É justamente neste quesito da sátira que o segundo capítulo começa desguarnecido. Na primeira metade do filme, que gira em torno da intenção da princesa Fiona de visitar novamente seus pais, a história perde energia, por mais que o insistente Burro (dublado por Eddie Murphy na versão original/Mário Jorge de Andrade na nacional) consiga provocar algumas risadinhas. Este é o preço de não ser mais novidade a família ogro, agora formada por Shrek (Mike Myers na versão original, Bussunda na nacional) e a princesa Fiona (Cameron Díaz/Fernanda Crispim), que optou definitivamente por suas formas avantajadas e pela cor verde.

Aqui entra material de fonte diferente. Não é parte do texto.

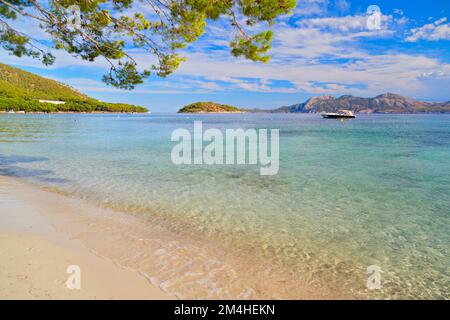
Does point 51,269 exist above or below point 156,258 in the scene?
above

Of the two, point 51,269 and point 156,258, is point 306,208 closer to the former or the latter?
point 156,258

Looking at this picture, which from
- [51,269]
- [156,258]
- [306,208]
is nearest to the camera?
[51,269]

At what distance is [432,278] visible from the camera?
501 centimetres

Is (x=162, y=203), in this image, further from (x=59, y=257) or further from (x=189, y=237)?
(x=59, y=257)

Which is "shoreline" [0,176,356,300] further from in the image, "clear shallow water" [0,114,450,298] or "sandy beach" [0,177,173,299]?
"clear shallow water" [0,114,450,298]

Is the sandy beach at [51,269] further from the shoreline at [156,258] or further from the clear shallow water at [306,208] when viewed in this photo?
the clear shallow water at [306,208]

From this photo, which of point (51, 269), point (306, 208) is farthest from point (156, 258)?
point (306, 208)

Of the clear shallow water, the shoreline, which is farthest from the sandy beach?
the clear shallow water

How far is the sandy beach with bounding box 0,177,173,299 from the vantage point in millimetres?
4078

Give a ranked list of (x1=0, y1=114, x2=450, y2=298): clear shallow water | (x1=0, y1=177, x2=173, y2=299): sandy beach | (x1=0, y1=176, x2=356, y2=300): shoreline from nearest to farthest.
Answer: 1. (x1=0, y1=177, x2=173, y2=299): sandy beach
2. (x1=0, y1=176, x2=356, y2=300): shoreline
3. (x1=0, y1=114, x2=450, y2=298): clear shallow water

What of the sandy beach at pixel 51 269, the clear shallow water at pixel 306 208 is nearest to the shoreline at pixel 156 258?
the sandy beach at pixel 51 269

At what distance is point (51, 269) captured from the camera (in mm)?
4684
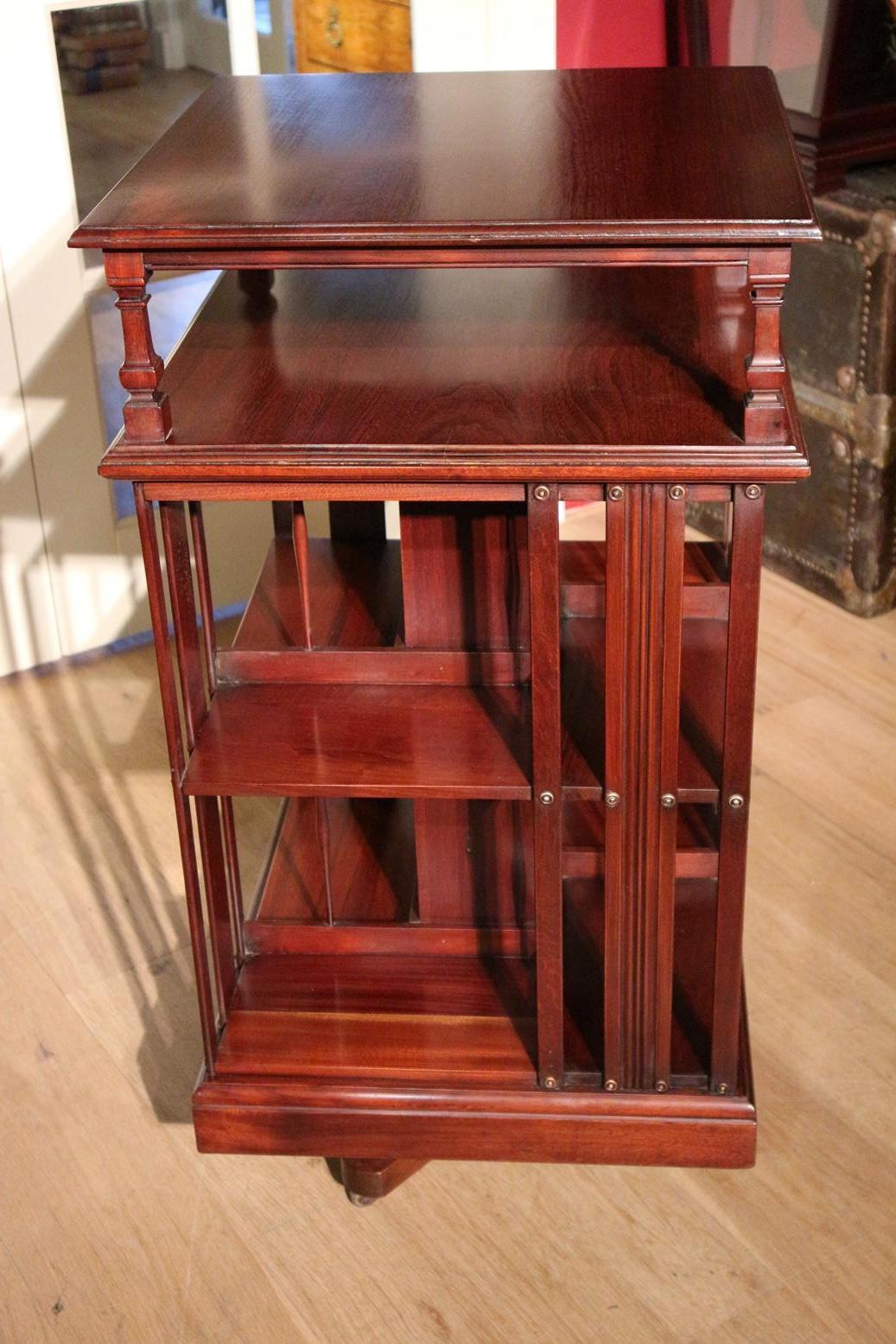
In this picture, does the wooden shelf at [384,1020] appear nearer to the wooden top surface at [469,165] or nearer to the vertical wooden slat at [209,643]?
the vertical wooden slat at [209,643]

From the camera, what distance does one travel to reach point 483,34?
119 inches

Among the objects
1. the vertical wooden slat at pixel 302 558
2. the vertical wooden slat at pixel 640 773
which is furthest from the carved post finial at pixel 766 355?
the vertical wooden slat at pixel 302 558

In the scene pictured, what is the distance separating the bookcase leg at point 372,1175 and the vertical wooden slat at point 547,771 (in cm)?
25

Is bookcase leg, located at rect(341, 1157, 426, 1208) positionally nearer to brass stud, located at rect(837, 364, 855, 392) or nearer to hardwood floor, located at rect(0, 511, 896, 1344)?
hardwood floor, located at rect(0, 511, 896, 1344)

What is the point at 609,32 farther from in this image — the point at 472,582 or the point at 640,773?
the point at 640,773

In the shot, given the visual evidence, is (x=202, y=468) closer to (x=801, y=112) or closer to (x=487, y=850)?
(x=487, y=850)

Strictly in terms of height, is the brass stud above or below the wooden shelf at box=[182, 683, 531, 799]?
below

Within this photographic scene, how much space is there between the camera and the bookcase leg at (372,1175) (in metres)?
2.00

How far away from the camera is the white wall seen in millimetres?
2963

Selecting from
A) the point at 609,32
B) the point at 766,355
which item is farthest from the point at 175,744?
the point at 609,32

A partir da chegada ao Reino Tão Tão Distante, governado pelos reis Harold (John Cleese/Isaac Bardavid) e Lílian (Julie Andrews/Emília Rey), pais de Fiona, as coisas começam a melhorar. Lá, o feliz casal vai ser confrontado por uma Fada Madrinha e um Príncipe Encantado bem fora de sua imagem convencional nas histórias infantis. Ou seja, esta Fada Madrinha (com a voz de Jennifer Saunders, a impagável Edina da série Absolutely Fabulous/Márcia Coutinho na versão nacional) está mais para bruxa do que para protetora. Gordinha, gulosa e superprotetora, ela chantageia o rei - que esconde um segredinho em seu passado - para forçá-lo a melar o casamento de sua filha com Shrek, colocando novamente na parada seu próprio filhinho, o mimado Príncipe Encantado (Rupert Everett/Ettore Zuim). Mauricinho vaidoso, este príncipe está mais preocupado com os próprios cabelos do que com qualquer outra coisa e procura agora, com a providencial ajuda de sua megera mãe, ganhar uma segunda chance de casamento com Fiona - já que ele chegou atrasadão na torre de onde devia salvá-la do dragão.

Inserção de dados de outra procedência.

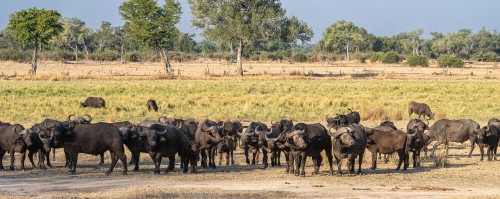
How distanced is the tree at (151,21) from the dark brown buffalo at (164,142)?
57.2 meters

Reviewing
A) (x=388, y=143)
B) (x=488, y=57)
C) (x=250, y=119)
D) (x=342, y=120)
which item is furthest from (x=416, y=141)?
(x=488, y=57)

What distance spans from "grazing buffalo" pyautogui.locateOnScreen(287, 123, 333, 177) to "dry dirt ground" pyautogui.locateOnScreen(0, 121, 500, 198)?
38 centimetres

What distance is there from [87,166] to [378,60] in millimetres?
99719

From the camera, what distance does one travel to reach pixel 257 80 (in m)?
65.1

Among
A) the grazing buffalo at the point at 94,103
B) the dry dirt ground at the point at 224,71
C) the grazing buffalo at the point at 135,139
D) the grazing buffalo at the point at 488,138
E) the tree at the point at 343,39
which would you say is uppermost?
the tree at the point at 343,39

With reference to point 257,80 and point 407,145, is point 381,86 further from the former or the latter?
point 407,145

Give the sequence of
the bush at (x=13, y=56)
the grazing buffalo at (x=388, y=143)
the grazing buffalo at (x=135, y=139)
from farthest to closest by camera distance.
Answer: the bush at (x=13, y=56)
the grazing buffalo at (x=388, y=143)
the grazing buffalo at (x=135, y=139)

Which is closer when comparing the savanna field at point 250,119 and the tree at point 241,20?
the savanna field at point 250,119

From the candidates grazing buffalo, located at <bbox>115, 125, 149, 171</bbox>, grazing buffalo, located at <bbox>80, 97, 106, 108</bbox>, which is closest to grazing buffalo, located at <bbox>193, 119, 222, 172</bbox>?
grazing buffalo, located at <bbox>115, 125, 149, 171</bbox>

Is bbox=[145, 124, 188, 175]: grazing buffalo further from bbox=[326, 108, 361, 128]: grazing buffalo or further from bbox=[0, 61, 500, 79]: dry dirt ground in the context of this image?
bbox=[0, 61, 500, 79]: dry dirt ground

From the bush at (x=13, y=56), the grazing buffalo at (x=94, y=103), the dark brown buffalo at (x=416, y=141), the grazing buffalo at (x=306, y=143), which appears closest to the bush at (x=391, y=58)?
the bush at (x=13, y=56)

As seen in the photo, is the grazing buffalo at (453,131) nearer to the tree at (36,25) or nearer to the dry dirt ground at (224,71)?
the dry dirt ground at (224,71)

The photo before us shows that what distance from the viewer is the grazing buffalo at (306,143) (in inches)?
670

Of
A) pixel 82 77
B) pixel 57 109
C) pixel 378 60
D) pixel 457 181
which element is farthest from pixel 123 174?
pixel 378 60
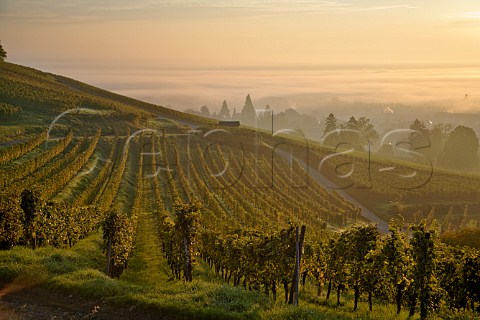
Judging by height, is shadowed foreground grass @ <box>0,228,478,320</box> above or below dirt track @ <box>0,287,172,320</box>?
above

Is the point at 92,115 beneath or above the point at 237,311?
above

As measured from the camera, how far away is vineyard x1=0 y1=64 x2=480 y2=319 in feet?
93.4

A conspiração contra Shrek apóia-se especialmente no fato de que ele não é bem o genro dos sonhos do elegante casal de reis, especialmente nos modos à mesa, bem evidentes desde o primeiro e desastroso jantar em família. Os inimigos do ogro recorrem ainda a uma arma secreta - o implacável caçador Gato de Botas (na versão original, contando com a voz e o sotaque de Antonio Banderas/Alexandre Moreno na versão nacional). O felino simplesmente rouba a cena do Burro, tornando-se o animal mais cativante em cena, ainda mais porque pode jogar com mais ambigüidade o seu papel. Ora bonzinho, ora valente, ora engraçado, ora meiguinho, o gato é simplesmente a melhor coisa desta segunda edição.

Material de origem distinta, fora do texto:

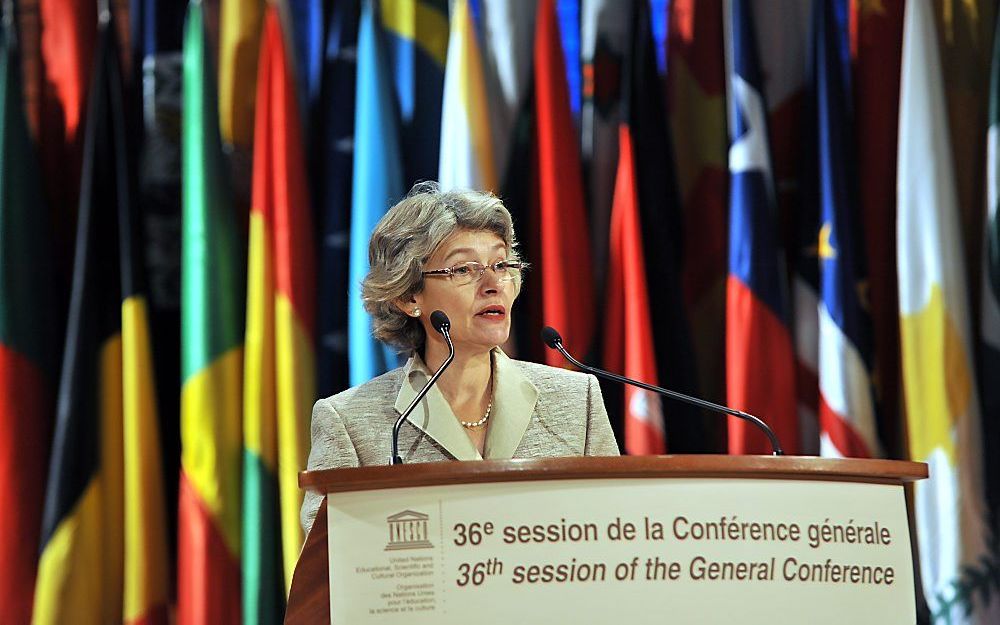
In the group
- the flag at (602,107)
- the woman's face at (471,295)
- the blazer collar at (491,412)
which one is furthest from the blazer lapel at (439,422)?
the flag at (602,107)

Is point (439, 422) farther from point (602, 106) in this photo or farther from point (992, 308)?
point (992, 308)

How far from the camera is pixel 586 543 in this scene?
1.73 m

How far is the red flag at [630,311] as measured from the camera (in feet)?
12.2

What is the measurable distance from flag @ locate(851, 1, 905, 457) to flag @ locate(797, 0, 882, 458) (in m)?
0.06

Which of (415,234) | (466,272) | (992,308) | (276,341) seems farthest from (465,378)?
(992,308)

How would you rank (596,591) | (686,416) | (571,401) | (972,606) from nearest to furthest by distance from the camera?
(596,591) → (571,401) → (972,606) → (686,416)

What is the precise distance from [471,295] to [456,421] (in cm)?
28

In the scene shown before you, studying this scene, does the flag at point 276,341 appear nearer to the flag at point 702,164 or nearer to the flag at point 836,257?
the flag at point 702,164

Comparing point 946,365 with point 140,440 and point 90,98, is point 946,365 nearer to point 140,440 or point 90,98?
point 140,440

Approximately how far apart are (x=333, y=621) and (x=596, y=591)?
0.38 metres

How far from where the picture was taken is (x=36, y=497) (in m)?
3.82

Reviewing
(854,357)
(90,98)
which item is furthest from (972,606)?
(90,98)

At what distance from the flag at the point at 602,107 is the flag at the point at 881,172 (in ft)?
2.66

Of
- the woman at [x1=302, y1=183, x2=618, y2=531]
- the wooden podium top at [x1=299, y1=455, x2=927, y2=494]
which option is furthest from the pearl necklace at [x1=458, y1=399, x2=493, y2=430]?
the wooden podium top at [x1=299, y1=455, x2=927, y2=494]
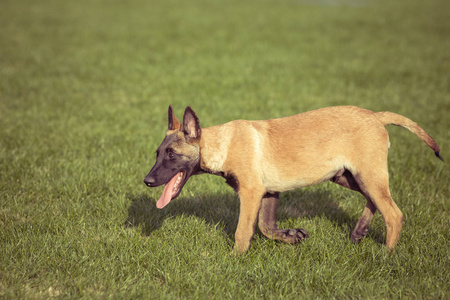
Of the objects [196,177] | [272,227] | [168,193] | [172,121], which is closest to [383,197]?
[272,227]

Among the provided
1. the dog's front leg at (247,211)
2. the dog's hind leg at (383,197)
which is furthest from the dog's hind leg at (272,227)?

O segmento final também reserva bons momentos depois do reaparecimento do esquadrão dos personagens de histórias infantis, como o Pinóquio, o impagável trio de ratinhos cegos, os Três Porquinhos e o Biscoito - que será visto em tamanho gigante. Toda a turma vem ajudar Shrek a escapar das armadilhas da Fada Madrinha e coloca o Reino Tão Tão Distante de ponta cabeça.